→ **EXCERTO DA PÁGINA**
··········
O trabalho do TRAMPAS indica que as alterações na superfície dos microplásticos degradados podem tornar os solos hidrofóbicos e, como resultado, mais difíceis de permear pela água.
Águas turvas
Depois de se deslocarem através do solo ou chegarem de outras fontes, tais como estações de tratamento de esgotos e escoamento de ruas, os microplásticos acabam muitas vezes em riachos e rios antes de correrem para o mar. O projeto LimnoPlast, financiado pela UE e liderado pela Laforsch, estuda os microplásticos em massas de água doce. A equipa está a investigar as fontes, impacto, opções de remoção e possíveis respostas políticas a este invasor invisível.
Até agora, o LimnoPlast descobriu que alguns plásticos biodegradáveis são potencialmente tão nocivos como os plásticos tradicionais. Por isso, é importante analisar a mistura completa dos constituintes nos plásticos em fim de vida, de acordo com Laforsch.
Um desafio é que os microplásticos são um conjunto diversificado de contaminantes de vários tipos, tamanhos e formas de polímeros e não um único material. É importante, por isso investigar estas diferenças. Saber mais ajudará a informar as práticas de fabrico e a regulamentação da UE sobre os microplásticos mais nocivos.
«Pode ser que apenas algumas dessas propriedades sejam responsáveis pelos efeitos que vemos», disse Laforsch. «Se soubermos que propriedades são mais nocivas, podemos concentrar-nos mais nelas quando se trata da concepção de novos polímeros».
··········
→ **MATERIAL DE ESTUDO**

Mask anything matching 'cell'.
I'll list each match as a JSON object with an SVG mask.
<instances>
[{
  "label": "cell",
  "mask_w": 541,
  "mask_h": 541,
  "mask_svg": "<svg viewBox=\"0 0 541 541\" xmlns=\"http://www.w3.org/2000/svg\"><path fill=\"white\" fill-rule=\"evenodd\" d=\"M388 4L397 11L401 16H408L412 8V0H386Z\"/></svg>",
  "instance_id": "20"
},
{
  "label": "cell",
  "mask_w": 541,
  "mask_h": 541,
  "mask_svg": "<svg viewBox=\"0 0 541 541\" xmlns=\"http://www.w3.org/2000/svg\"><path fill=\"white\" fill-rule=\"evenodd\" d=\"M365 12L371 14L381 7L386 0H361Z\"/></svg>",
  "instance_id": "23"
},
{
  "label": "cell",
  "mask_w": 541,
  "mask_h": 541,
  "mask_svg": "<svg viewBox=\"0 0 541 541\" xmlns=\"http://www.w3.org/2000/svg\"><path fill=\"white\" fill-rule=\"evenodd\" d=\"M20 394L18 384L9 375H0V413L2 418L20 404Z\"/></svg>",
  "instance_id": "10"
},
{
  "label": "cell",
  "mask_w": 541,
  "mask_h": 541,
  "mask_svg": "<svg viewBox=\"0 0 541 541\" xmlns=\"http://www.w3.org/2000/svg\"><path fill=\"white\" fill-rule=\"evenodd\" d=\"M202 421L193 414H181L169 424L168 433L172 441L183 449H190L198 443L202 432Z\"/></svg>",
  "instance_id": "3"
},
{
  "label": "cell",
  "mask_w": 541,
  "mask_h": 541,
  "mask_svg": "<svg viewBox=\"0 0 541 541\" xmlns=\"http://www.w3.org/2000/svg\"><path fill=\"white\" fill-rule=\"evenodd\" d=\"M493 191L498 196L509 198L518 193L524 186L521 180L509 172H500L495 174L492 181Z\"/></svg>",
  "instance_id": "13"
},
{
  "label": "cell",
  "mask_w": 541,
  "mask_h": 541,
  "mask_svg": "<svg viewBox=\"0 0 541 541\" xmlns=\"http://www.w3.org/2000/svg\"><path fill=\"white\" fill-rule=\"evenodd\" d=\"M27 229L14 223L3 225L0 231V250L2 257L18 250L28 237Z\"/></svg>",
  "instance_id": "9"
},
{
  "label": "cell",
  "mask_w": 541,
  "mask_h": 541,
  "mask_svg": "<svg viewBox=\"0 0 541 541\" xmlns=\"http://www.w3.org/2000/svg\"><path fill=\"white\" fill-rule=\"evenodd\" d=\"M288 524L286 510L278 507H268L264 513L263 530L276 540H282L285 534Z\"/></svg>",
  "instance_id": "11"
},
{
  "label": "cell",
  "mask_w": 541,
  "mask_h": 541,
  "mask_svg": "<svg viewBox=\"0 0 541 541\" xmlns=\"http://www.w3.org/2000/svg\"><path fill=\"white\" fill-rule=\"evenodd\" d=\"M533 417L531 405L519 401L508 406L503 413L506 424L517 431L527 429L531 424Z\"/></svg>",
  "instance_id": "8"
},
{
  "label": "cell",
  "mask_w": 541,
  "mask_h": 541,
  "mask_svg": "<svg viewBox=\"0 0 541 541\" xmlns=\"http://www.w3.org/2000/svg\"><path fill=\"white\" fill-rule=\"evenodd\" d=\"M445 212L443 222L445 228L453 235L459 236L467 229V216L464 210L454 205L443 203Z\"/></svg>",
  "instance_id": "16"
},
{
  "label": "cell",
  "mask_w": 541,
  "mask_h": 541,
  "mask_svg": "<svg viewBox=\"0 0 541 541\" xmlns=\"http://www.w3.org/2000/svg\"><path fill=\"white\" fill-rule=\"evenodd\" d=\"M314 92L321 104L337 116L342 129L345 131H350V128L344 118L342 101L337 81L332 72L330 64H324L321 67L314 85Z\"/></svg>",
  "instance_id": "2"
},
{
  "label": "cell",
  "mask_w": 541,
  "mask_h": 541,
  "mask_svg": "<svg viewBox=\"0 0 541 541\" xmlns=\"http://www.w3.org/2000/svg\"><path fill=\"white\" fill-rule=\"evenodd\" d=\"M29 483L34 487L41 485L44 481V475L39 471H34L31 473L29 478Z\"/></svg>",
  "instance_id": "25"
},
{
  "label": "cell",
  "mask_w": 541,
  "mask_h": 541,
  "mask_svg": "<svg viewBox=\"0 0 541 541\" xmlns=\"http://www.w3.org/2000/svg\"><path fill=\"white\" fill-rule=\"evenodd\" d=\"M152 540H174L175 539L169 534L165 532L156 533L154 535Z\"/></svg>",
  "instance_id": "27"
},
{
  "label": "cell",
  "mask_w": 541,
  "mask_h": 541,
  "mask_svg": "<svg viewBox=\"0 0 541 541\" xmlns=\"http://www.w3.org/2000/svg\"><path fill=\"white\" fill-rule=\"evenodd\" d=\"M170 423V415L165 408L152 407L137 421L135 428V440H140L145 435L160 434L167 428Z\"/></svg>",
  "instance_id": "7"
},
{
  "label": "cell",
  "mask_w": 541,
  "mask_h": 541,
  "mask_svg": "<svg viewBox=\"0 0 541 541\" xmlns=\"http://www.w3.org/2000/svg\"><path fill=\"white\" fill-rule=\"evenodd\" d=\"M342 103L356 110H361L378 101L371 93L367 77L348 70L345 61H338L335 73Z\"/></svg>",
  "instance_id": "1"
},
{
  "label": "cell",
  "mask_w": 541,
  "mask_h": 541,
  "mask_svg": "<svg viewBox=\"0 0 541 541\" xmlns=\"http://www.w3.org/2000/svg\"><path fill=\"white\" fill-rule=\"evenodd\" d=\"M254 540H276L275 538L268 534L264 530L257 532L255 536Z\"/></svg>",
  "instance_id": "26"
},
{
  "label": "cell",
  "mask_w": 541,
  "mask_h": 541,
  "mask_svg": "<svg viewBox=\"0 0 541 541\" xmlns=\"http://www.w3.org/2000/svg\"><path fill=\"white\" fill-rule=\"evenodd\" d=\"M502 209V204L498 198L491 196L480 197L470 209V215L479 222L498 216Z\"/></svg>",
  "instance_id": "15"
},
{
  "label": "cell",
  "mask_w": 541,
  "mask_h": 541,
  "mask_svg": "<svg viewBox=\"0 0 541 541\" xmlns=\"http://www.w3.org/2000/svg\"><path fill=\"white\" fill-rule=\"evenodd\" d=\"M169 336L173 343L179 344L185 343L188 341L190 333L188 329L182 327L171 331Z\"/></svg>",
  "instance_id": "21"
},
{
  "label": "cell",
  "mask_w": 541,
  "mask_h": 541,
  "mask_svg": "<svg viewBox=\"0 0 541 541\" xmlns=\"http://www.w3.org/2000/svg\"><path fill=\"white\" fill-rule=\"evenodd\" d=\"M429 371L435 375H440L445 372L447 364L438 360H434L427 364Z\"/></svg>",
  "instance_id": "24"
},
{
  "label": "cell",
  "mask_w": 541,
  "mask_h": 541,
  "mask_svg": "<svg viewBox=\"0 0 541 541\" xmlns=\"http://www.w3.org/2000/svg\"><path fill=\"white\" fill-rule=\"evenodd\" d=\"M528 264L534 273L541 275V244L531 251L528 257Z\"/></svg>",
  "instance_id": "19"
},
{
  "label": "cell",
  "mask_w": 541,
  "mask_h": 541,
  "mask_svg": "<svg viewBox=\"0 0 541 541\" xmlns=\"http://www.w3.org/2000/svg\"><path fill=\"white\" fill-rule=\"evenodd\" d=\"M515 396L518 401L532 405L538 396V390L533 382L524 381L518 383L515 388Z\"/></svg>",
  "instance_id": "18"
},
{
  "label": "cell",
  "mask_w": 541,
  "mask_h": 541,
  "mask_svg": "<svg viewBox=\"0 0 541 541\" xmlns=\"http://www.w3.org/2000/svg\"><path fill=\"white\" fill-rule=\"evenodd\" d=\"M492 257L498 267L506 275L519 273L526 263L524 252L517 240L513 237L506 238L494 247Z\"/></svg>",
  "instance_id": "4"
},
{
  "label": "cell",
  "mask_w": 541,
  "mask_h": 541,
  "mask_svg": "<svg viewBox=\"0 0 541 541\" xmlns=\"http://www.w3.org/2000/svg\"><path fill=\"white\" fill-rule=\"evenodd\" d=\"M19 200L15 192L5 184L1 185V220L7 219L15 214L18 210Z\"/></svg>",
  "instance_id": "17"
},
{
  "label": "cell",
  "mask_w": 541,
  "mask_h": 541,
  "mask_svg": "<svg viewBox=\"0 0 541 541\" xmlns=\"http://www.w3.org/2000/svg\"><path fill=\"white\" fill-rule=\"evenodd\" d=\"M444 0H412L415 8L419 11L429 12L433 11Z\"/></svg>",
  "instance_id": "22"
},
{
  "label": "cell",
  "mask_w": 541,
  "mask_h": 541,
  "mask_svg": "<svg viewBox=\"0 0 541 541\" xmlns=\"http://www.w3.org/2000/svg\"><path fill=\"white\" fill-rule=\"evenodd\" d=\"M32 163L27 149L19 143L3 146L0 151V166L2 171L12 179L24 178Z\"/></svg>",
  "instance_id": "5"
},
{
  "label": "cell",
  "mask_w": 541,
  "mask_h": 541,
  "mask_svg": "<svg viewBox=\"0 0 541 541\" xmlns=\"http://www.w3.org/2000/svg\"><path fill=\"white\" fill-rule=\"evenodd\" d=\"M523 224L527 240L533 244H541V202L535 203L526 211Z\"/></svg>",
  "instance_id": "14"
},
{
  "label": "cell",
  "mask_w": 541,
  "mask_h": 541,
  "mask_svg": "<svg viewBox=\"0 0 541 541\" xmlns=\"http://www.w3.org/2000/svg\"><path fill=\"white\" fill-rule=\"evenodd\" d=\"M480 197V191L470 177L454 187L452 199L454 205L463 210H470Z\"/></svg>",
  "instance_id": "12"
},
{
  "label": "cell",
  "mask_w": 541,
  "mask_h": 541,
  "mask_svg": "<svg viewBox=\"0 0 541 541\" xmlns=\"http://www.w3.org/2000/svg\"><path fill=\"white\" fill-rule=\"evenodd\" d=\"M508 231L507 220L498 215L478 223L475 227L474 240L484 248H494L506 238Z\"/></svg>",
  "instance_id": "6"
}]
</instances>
··········
→ **ENUNCIADO DO EXERCÍCIO**
Reproduza, por favor, o excerto sobre microplásticos, começando em "Um desafio é" e terminando em "microplásticos mais nocivos.". Os dados não têm qualquer relação com o excerto sobre microplásticos.

→ **RESPOSTA DO EXERCÍCIO**
Um desafio é que os microplásticos são um conjunto diversificado de contaminantes de vários tipos, tamanhos e formas de polímeros e não um único material. É importante, por isso investigar estas diferenças. Saber mais ajudará a informar as práticas de fabrico e a regulamentação da UE sobre os microplásticos mais nocivos.